The proposed constitutional amendment would have forbid new regulation of farming and ranching in Oklahoma unless it met the higher legal standard of a "compelling state interest."

“I think it was asking too much,” said former Oklahoma Attorney General Drew Edmondson, a spokesman with the Oklahoma Stewardship Council, which opposed the measure. “The idea of enshrining any industry or business in the constitution was asking too much of people, and they recognized that.”

Edmondson said opposition came across the state, including urban and rural areas and the eastern and western sides of Oklahoma.

“We carried Woodward County, Muskogee County and Little Dixie,” Edmondson said. “This is people paying attention to issues and protecting their property.”

Supporters said the amendment was needed to protect agricultural practices from animal rights and environmental groups. Tom Buchanan, president of the Oklahoma Farm Bureau, said his side was disappointed with the outcome but would regroup after the election.

“We’re Oklahomans. The sun will come up tomorrow,” Buchanan said Tuesday night. “We’ll continue to produce the most abundant, safest and affordable food supply this nation’s ever seen and continue to be effective farmers, ranchers and Oklahomans.”

Buchanan said the opposition to SQ 777 was effective at spreading “half-truths and fearmongering.”

“We tried to run a good, positive campaign, but I think there was too much confusion on the issue,” Buchanan said. “There was a definitely a need there for this; we wouldn’t have done it on a whim. But we’ll let the dust settle, regroup and decide what we’ll do going forward.”

Some cities, including Oklahoma City and Tulsa, passed resolutions opposing SQ 777, saying the measure would restrict the ability to enact zoning restrictions inside their cities. Opposition to the measure was high in both Oklahoma and Tulsa counties.

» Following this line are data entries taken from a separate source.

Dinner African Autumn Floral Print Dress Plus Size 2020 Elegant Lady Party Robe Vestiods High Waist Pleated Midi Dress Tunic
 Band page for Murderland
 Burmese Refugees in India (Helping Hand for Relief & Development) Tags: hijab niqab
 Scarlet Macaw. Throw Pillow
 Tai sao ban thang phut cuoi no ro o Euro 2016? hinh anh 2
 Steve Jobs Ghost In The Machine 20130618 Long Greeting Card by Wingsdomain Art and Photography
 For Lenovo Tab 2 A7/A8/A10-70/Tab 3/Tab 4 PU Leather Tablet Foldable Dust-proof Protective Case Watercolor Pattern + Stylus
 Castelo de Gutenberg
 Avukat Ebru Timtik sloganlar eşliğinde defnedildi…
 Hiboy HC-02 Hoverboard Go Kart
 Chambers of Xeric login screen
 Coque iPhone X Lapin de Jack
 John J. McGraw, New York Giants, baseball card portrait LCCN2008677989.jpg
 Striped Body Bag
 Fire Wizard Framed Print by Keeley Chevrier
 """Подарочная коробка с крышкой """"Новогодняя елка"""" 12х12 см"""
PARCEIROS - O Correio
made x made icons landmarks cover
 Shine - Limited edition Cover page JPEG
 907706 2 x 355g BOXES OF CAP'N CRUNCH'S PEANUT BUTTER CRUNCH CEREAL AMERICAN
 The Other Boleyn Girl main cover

Opponents had separate campaigns, the Oklahoma Stewardship Council and Oklahomans for Food, Farm and Family. Together, they raised more than $950,000 as of Sept. 30, including $250,000 from the Humane Society of the United States.

Backers of the effort, Oklahoma Farmers Care SQ 777, included many of the state’s agricultural associations and the Farm Bureau. The group had raised more than $1 million by the end of September, according to state Ethics Commission filings.

Voters were bombarded with television ads from both sides in the closing weeks of the campaign, with an estimated $1.2 million spent, including some funded by so-called “dark-money” groups.